Thinking about that I got really excited. I thought: if it could be done, if the books would become safe to handle, and Mr Loomis did not want to go, I could go. That is, if he would lend me the safe-suit.
And that brought me back to Edward with a jolt.
June 8th
He opened his eyes this morning, but they were blank and unfocused, the eyes of a new-born animal. He was not seeing anything at all.
He also seemed to be trying to speak, or make a noise, but all that came out was a croak. I guessed he was asking for water. I got some, and fed it to him with a spoon. He wanted it all right; I gave him half a glass and then stopped, afraid he would get sick if he drank too much too quickly. The best thing was that he could swallow it quite well, though some did run out the corners of his mouth and down his chin.
I knew he was not really conscious. But it was progress and I felt better. A little later I also took his temperature. I had to sit and hold both the thermometer and his chin (which has grown whiskery), but it worked. He has a hundred and three—much better.

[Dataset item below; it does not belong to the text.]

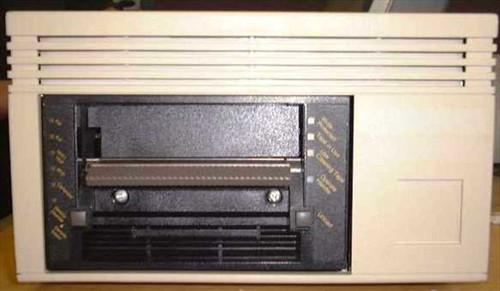 Quantum TH5BA-YF  20/40 GB DLT4000 EXTERNAL SCSI
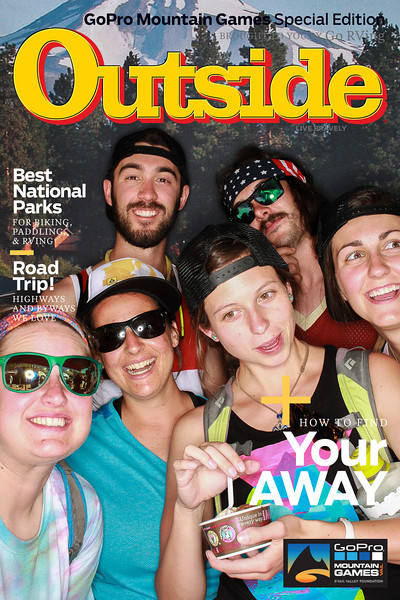 Outside Magazine at GoPro Mountain Games 2014-443.jpg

But he is skin and bones. Now that he could swallow, at least liquids, that was the next thing to work on. I thought about the most nourishing liquids I could concoct. Soup, of course. But even better, I decided, boiled custard. I made some—milk, egg-yolks, sugar, salt. While I waited for the milk to boil I wished again for the stove.
And I thought—well, why not. I had the tractor now.
When I dismantled the stove I had planned to haul it, piece by piece, on the small and rather rickety old hand cart. I had not even thought about it since I—we—got the tractor running. With the tractor cart I could move the whole thing in a matter of minutes. And it would not take long to reassemble it in the kitchen; I knew exactly where I wanted it to stand.
So, while I waited for the custard to cool I ran to the barn, backed the tractor and the cart to the loading platform and lowered the tailgate. The cart and the platform are almost exactly the same height—not by accident; my father built a sort of earth-ramp leading up to the barn just for that purpose.
I had already put the firebox, the heaviest part, on its masonite sled and dragged it near the door. So with a little bit more tugging I had it aboard the cart. The other parts I could carry in.
Unloading at the back porch of the house was equally easy. It was about six inches lower than the cart, so I unchained the tailgate and used it as a gangplank. Getting the firebox over the doorsill was a small problem, but I remembered a trick of my mother’s: I rubbed the sill with very soapy water, and the masonite slid over quite easily.
Reassembling it was harder than I thought. Some of the bolts did not want to slip through their holes; also I put the grate on backwards the first time and had to take it off again. I worked on it all afternoon, occasionally checking that Mr Loomis was all right (quite a lot of hand-washing each time).
When his custard was cool enough I tried feeding it to him with a spoon, a sip at a time. Again he did not wake up, nor, this time, even open his eyes. But he did swallow it, gulping each spoon with an effort. Swallowing seems to be a reflex, an instinct not requiring thought, and I am glad of that. Still I gave him only about two ounces at this first feeding. I wanted to be sure he could digest it.
The stove is finished. It needs now only two lengths of stovepipe and an elbow, which I will get later from Mr Klein’s store, to connect it to the kitchen chimney. Then I will polish it. It is black with nickel trim, and will look beautiful. I am proud of it—especially the oven—and of myself; it is like getting a Christmas present.